Actually, my response does something even better. It shows that a) we know that at one time there was no life in the universe: just basic elements floating in the vacuum of space (which must have also come from somewhere, but let's let that slide for a moment). So we know for a certainty that there was none at all of what we call "life." Equally certain is that we have an abundance of life now. So there must be a line in there somewhere, even if you want to argue we don't know where precisely to fix it. You can argue about the exact position: but about the existence of SOME line, there's no rational way to argue.
So here's the only question that matters: not "where is the line," but "how could there be
any such 'line' at all" -- which we know there must have been.
So you've been fully answered.

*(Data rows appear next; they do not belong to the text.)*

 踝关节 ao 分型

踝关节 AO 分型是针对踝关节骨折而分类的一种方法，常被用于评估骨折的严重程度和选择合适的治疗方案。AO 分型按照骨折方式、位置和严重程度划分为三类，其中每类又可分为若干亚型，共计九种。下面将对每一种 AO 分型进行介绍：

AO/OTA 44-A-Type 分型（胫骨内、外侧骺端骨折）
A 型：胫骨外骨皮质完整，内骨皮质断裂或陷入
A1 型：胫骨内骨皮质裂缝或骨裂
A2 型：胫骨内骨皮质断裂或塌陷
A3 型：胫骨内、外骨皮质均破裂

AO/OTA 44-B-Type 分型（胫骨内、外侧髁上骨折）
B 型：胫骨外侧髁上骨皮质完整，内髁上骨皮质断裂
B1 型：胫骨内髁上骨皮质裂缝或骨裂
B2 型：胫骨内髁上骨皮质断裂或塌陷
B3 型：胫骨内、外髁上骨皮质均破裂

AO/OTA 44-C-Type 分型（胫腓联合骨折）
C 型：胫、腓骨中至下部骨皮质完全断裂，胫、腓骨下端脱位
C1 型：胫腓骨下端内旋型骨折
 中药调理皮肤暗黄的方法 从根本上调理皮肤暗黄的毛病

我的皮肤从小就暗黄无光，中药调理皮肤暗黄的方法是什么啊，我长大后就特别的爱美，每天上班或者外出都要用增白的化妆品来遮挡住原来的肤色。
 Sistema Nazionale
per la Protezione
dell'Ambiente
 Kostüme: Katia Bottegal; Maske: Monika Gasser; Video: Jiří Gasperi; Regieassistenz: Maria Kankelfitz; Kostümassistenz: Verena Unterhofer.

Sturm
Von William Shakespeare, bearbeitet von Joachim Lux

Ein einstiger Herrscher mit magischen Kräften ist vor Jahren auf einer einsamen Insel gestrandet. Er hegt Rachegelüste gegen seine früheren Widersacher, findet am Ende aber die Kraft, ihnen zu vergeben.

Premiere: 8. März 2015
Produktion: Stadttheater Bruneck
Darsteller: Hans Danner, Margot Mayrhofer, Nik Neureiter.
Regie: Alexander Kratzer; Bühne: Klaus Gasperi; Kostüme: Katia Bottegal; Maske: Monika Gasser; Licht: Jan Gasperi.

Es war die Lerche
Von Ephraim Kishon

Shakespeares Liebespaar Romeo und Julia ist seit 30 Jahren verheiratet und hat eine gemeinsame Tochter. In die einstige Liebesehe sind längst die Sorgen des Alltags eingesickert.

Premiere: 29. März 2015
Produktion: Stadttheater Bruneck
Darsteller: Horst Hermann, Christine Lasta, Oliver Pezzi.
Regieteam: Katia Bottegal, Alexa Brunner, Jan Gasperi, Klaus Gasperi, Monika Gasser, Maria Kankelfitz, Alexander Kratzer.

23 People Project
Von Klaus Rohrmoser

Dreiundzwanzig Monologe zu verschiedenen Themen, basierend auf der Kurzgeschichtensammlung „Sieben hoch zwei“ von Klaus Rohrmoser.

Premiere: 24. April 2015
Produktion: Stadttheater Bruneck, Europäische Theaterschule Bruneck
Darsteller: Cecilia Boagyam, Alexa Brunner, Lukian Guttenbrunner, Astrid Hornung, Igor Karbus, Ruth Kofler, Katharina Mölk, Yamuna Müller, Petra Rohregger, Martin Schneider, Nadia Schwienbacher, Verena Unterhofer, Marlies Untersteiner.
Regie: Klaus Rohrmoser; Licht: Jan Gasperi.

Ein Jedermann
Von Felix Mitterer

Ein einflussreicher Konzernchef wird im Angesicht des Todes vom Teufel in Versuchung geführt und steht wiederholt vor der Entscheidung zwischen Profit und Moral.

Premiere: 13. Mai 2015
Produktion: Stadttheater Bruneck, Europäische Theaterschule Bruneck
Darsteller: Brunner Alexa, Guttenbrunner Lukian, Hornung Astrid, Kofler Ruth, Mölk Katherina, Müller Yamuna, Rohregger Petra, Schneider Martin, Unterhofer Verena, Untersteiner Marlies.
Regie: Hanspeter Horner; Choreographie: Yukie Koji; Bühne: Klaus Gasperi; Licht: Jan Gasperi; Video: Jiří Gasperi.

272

Now the problem is this: how do you account for life suddenly appearing from non-living materials?
So what we DO know for sure is this: at one time, the cosmos had no life in it. Now, for certain, it does.
I don't know that.
You think that basic elements are "living" entities? Unless you do, you ought to know that for sure.
That's only a question for you within your theory. Mine has less assumptions and less problems to solve.
Au contraire: your theory requires us to believe that life just appears magically. Chemicals turn into immensely complex living entities with finely balanced systems, and do it all by themselves. That's what I call a huge assumption.
Yes, I think you're trying to say within that paragraph that every probability is a certainty in an infinite set.
No: I'm pointing out the opposite. If you have infinite events, but only a finite set of possible combinations, you might make such an argument. But in an infinite universe, you have not only infinite recursions, but also an infinite set of ways these things can be recombined.
Think of it this way: if you roll a
six-sided die ten times, you can increase your odds of rolling a 6 over your chances of rolling a 6 once. But if your die had an
infinite number of sides, then mathematically, no number on it could ever be expected to recur, no matter if you rolled it for a billion years.
And again, we're back to the question, "Why is THIS universe the way it is...especially, life-producing?"
"No reason" and "it was never void of life".
If the Red Shift is correct, and every reputable cosmologist today accepts it as fact, then it indicates that this universe once didn't exist at all...let alone contain any life.
No such thing as infinity.
Actually, I would agree with that, if by "infinity" you mean "an actual infinity," as opposed to a merely mathematical construct, like
pi. I would also point to "Hilbert's Hotel" as a good mathematical-philosophical illustration of this fact.
However, to say so certainly strikes a decisive blow against the idea of an infinite number of universes existing.